### Textauszug

Daten von Industrie und Einzelhandel im Juni signalisierten etwas Besserung. VW-China-Chef Stephan Wöllenstein rechnet damit, dass Volkswagen die Verkäufe in seinem wichtigsten Auslandsmarkt im zweiten Halbjahr deutlich steigert.
China-Schwäche trifft deutsche Wirtschaft - «Düstere Monate»
Die deutsche Wirtschaft bekommt allerdings zunächst noch die Nachwirkungen der Lockdowns zu spüren. Wenn Chinas Wirtschaft schwächelt, trifft dies auch die Exportnation mit Waren "Made in Germany". Denn die Volksrepublik ist der mit Abstand wichtigste Handelspartner Deutschlands mit einem Warenaustausch von zuletzt 245 Milliarden Euro 2021.
"Die deutliche Abkühlung der chinesischen Konjunktur ist ein Alarmsignal für die deutsche Wirtschaft", warnte der Deutsche Industrie- und Handelskammertag (DIHK). Gestörte Lieferketten, enorme Preissteigerungen bei Energie und Rohstoffen sowie die Unsicherheit über die Energieversorgung seien bereits grosse Herausforderungen für die Firmen. "Die schwache wirtschaftliche Entwicklung in China - Deutschlands wichtigstem Handelspartner und bisher Zugpferd der Weltwirtschaft – lässt die Sorgenfalten noch tiefer werden", sagte DIHK-Aussenwirtschaftschef Volker Treier der Nachrichtenagentur Reuters. China sei ein wichtiger Absatzmarkt für deutsche Firmen, vor allem für Maschinen- und Autobauer. "Ausserdem beziehen wir zahlreiche Vorprodukte und Rohstoffe aus dem Land - die kommenden Monate sehen düster aus."

######
### Datenübersicht

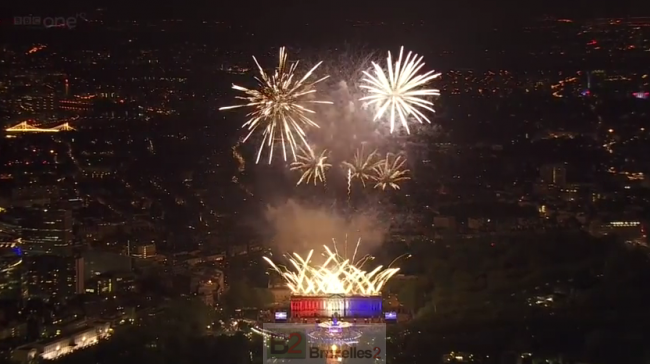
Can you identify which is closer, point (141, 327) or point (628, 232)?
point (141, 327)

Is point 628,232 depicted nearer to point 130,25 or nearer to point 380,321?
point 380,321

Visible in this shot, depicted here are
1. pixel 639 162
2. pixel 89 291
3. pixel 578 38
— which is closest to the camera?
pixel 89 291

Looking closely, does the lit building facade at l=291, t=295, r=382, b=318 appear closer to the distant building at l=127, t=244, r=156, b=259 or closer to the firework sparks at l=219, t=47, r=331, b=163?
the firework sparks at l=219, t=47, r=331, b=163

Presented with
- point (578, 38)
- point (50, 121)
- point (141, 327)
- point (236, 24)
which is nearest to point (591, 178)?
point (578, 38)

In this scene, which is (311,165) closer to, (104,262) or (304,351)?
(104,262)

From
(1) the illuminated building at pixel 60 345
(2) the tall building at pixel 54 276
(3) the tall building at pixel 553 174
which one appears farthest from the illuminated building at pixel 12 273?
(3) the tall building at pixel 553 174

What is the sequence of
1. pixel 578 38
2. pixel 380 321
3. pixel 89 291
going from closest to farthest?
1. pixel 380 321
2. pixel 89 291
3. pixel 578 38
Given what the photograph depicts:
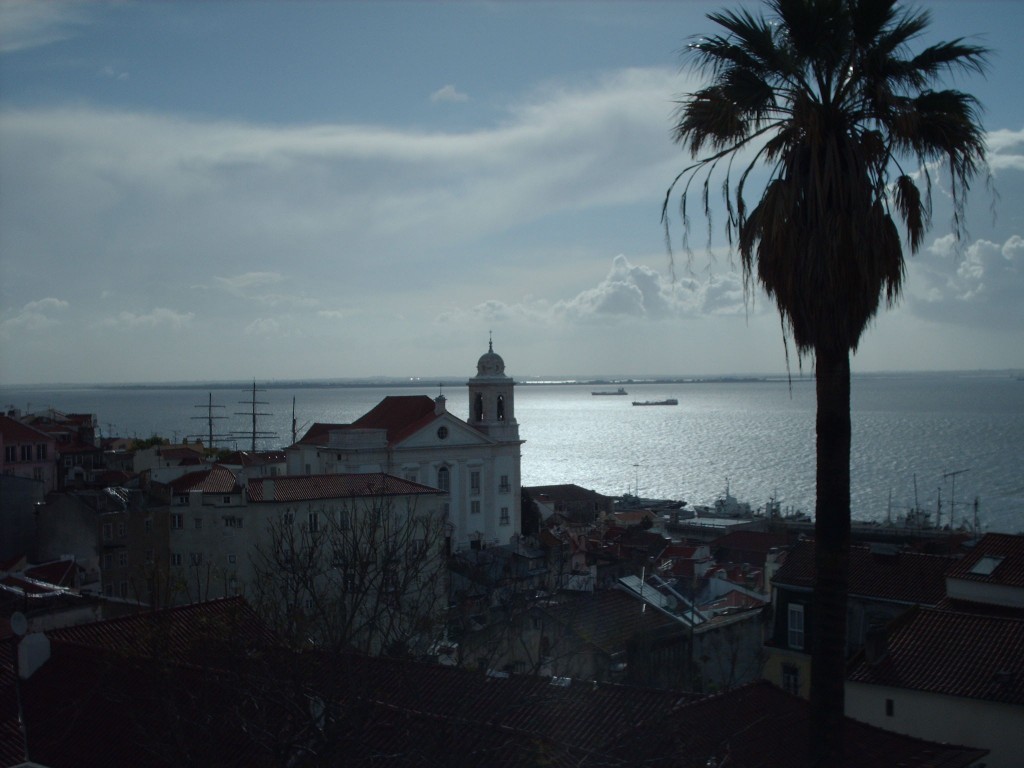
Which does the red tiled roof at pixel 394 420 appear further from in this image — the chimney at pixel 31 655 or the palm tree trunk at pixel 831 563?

######
### Datenübersicht

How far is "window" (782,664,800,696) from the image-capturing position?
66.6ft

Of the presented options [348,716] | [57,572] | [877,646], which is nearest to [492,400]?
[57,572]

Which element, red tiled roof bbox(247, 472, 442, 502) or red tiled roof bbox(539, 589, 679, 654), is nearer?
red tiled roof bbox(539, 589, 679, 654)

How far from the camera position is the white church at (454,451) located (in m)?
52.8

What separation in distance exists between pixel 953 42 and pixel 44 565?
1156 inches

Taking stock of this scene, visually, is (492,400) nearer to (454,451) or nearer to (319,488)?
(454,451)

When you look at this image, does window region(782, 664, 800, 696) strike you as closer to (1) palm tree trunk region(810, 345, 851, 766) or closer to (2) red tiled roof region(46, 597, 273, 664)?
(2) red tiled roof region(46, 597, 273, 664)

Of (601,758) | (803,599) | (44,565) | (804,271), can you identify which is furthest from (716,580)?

######
### Datenübersicht

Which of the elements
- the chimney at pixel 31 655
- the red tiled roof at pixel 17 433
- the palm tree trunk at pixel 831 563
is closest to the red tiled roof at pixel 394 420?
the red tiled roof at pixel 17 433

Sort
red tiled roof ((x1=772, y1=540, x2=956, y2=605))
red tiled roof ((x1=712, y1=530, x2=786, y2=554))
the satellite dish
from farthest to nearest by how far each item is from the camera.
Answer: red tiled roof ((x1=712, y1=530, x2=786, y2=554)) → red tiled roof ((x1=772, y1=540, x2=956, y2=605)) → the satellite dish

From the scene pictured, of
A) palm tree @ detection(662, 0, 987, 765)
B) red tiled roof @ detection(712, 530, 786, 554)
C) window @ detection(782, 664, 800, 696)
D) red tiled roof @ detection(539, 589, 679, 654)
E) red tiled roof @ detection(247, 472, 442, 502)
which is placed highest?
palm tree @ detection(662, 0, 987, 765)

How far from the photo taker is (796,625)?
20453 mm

######

### Aufgabe:
Schreib den Textauszug über Chinas schwache Wirtschaft und die Folgen für Deutschland noch einmal vollständig und Wort für Wort ab.

### Lösung:
Daten von Industrie und Einzelhandel im Juni signalisierten etwas Besserung. VW-China-Chef Stephan Wöllenstein rechnet damit, dass Volkswagen die Verkäufe in seinem wichtigsten Auslandsmarkt im zweiten Halbjahr deutlich steigert.
China-Schwäche trifft deutsche Wirtschaft - «Düstere Monate»
Die deutsche Wirtschaft bekommt allerdings zunächst noch die Nachwirkungen der Lockdowns zu spüren. Wenn Chinas Wirtschaft schwächelt, trifft dies auch die Exportnation mit Waren "Made in Germany". Denn die Volksrepublik ist der mit Abstand wichtigste Handelspartner Deutschlands mit einem Warenaustausch von zuletzt 245 Milliarden Euro 2021.
"Die deutliche Abkühlung der chinesischen Konjunktur ist ein Alarmsignal für die deutsche Wirtschaft", warnte der Deutsche Industrie- und Handelskammertag (DIHK). Gestörte Lieferketten, enorme Preissteigerungen bei Energie und Rohstoffen sowie die Unsicherheit über die Energieversorgung seien bereits grosse Herausforderungen für die Firmen. "Die schwache wirtschaftliche Entwicklung in China - Deutschlands wichtigstem Handelspartner und bisher Zugpferd der Weltwirtschaft – lässt die Sorgenfalten noch tiefer werden", sagte DIHK-Aussenwirtschaftschef Volker Treier der Nachrichtenagentur Reuters. China sei ein wichtiger Absatzmarkt für deutsche Firmen, vor allem für Maschinen- und Autobauer. "Ausserdem beziehen wir zahlreiche Vorprodukte und Rohstoffe aus dem Land - die kommenden Monate sehen düster aus."